Firstly, welcome to the first article in what I plan to be a series about how to edit wildlife and nature photography! This shot was tricky to edit for a variety of reasons. First, I was photographing some hummingbirds at feeders in the wonderful garden at San Luis Canopy, in San Ramón, Costa Rica. This Green-crowned Brilliant decided to perch on a branch in the shade about ten meters (thirty feet) from me. It was raining off and on so already there wasn’t a lot of light available. What did help is that I was shooting on a tripod. In fact, because the hummingbird was quite far away even the “before” picture above is heavily cropped.

Original RAW File, processed through DXO PureRAW2

Want to edit along? Download the RAW File from my Google Drive.

EXIF Data & Explanation

Camera: Sony a7iv

Lens: Sony 200-600 mm f/5.6-6.3

ISO8000 | 600 mm | f/6.3 | 1/400

This is a pretty standard “its overcast and not very bright” image setting. I was shooting wide open and as slow as I dare go with hummingbirds (and even then a lot of the shots of the bird were affected by movement).
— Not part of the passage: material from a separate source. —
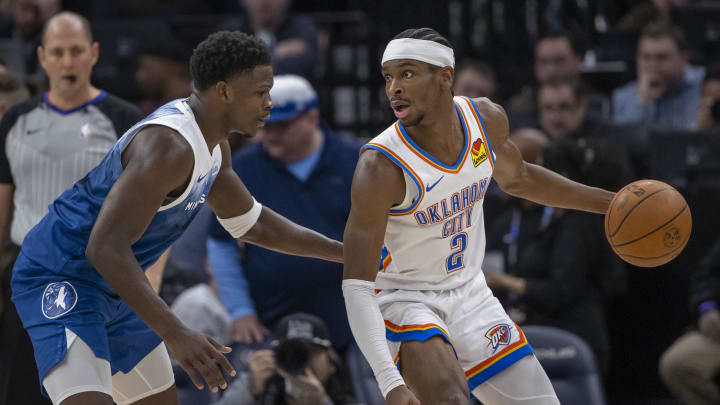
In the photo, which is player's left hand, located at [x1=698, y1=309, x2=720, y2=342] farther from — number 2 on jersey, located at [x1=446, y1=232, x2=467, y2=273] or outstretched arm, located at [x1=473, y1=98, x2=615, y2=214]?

Without running it through DXO Pure RAW the image would’ve been unusable.

Edits

I do most of my editing in Adobe Lightroom. My first step when editing an image is applying one of the Prosets made by Glenn Bartley and Jan Wegner. In this case, I went with #23 – FILL FLASH – Flat because of the bird being in the shadow compared to the background.

My second step was to take it into Photoshop and do some object removal. I wanted to get rid of all the leaves and sticks that distracted from the bird. Normally I do object removal after I do some adjustments, but in this case I found it so distracting to look at that it prevented me from visualizing the final result so I wanted to get them out of the way first.

Quick tip: When doing object remove near to your subject or another object (like the stick running through the hummingbird) use the clone stamp tool to create a bit of separation between the object and what you want to remove. The content aware fill tool works a lot better that way.

At this point I had made the following adjustments (anything not mentioned wasn’t adjusted):

  • Exposure: +.36
  • Highlights: -64
  • Shadows: -17
  • Blacks: -31
  • Dehaze: -11
  • Vibrance: +21
  • Saturation+2

Now this is getting closer but there are still a few touchups. I almost always use a combination of DXO Pure RAW and Topaz DeNoise AI on my images. At this point I took the image into Topax to knock out the background noise.

Half the fun of editing is playing around. Sometimes you look away from the screen and go yeah that wasn’t right. In my final edit I decided the raise the blacks to +81 (from -21) but then create a Color Range Mask that selected the dark area underneath the bird’s tail. I then brought the blacks back down in that region by -20.

My final two steps on my current editing flow are to add a vignette and a radial gradiant around the bird’s eye. I do a small radial gradient where I add a touch of exposure and dehaze to the eye. And finally I add a vignette to the image with the goal of drawing the viewer’s eye to the lightest part of the image (the subject).